Friday, December 30, 2005

Interest Rate War

Back in Sept. I wrote an little about the interest rate war. Well it has now broken the 4% barrier. Looking at the latest Money Magazine The top five Bank Money-Market Rates range from 4.1% to 4.5%. Given that I like banks I have heard of before, and for most people a small minimum is preferable I'd pick E-Trade Bank from their list (4.1% with $100 minimum).

So it is worth shopping around to see where the best rates are. And given the lag in published magazines, it is possible that somewhere there are rates better than this.

Monday, December 26, 2005

Natural Gas Prices

Earlier this year I was really worried about heating costs this winter, as natural gas (NG) prices doubled and then almost quadrupled after hurricanes Katrina and Rita. I recently got our gas bill and ran the numbers. Real world consumer increase (at least for me) appears to be 44.5%. That is not a small increase, but its not nearly as bad as it might have been. I do worry about those living up north on moderate to low incomes, they are going to feel a big bite in their wallets this winter!

Wednesday, December 21, 2005

Pick your Chocolates

New study shows dark chocolate could cut the risk of heart disease.
After two hours, ultrasound scans revealed that dark chocolate -- made up of 74 percent cocoa solids -- significantly improved the smoothness of arterial flow, whilst white chocolate, with four percent cocoa, had no effect, the study published in Heart magazine said.

Sunday, December 18, 2005

WheatThins and Babies

New lesson of the day don't feed a 10 month old adult crackers. Baby girl choked on half a generic wheat thin cracker and threw up her dinner all over me, herself, and the living room floor.
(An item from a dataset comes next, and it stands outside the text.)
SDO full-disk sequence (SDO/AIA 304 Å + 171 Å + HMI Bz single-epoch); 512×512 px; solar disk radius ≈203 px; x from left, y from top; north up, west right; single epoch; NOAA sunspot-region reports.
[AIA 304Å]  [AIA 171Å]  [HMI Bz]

Fortunately she is fine, but the moral of the story is no more adult crackers until she has some rear teeth to go with the front ones. Maybe nilla wafers, but not the hard crackers.

Friday, December 09, 2005

Scales and Latte Money

This article on lattes and saving money was interesting to read, but I feel it missed a few points. The main one being that an occasional $5 coffee isn't a big deal unless you are living on the edge. But a daily $5 coffee is significant to anyone but the truly rich. A $5 coffee everyday you go to work adds up to $1250 a year. Over 18 years that is $22,500, if the money were invested and got a 10% return on average in 18 years it would be worth almost $57,000. (The difference wouldn't buy you a coffee.) Anyway the article is worth reading but don't dismiss the cost of small daily purchases.

Wednesday, December 07, 2005

No Change

I'm about to travel to ApacheCon in San Diego next week. I wish I had arranged to spend more of the weekend there, it would be cool to see LegoLand and spend a day at the zoo.

Monday, December 05, 2005


I read two interesting articles this morning on Yahoo.
  • A recent study finds that coffee can help prevent liver damage.
    Coffee and tea may reduce the risk of serious liver damage in people who drink alcohol too much, are overweight, or have too much iron in the blood, researchers reported on Sunday.

  • Another study finds that moderate drinkers are less likely to be obese.
    Researchers found that among more than 8,200 U.S. adults, those who said they enjoyed a drink every day were 54 percent less likely than non-drinkers to be obese.